InternVL an illegal memory access was encountered when running InternVL−Chat−V1.5-Int8 model

Hi all, Thank you for your wonderful work!

I am trying to run the model of InternVL−Chat−V1.5-Int8 using the huggingface link. I was able to get one inference result but the second inference failed due to the issues of:
RuntimeError: CUDA error: an illegal memory access was encountered. Compile with TORCH_USE_CUDA_DSA to enable device-side assertions.

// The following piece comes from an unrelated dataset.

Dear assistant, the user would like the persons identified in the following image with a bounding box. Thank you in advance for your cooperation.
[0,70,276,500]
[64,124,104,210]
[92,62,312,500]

The server type 4 GPUs: NVIDIA A10G each has 23GB Memory: 192 GB num of CPU: 48 Docker environment is: nvidia/cuda:11.8.0-cudnn8-devel-ubuntu20.04 Python version: py39_24.4.0 Pytorch and other packages' version are the same as the installation page

What I have tried: Add environment variable either from system level or using python os package: “TORCH_CUDNN_V8_API_DISABLED=1” “CUDA_LAUNCH_BLOCKING=1”

Other versions of pytorch: pip install torch==2.1.0 torchvision==0.16.0 torchaudio==2.1.0 pip install torch==2.1.2 torchvision==0.16.2 torchaudio==2.1.2

Other systems: nvidia/cuda:12.1.0-devel-ubuntu20.04

Other python version: py310_24.3

All of these experiments did not solve the issues I mentioned before.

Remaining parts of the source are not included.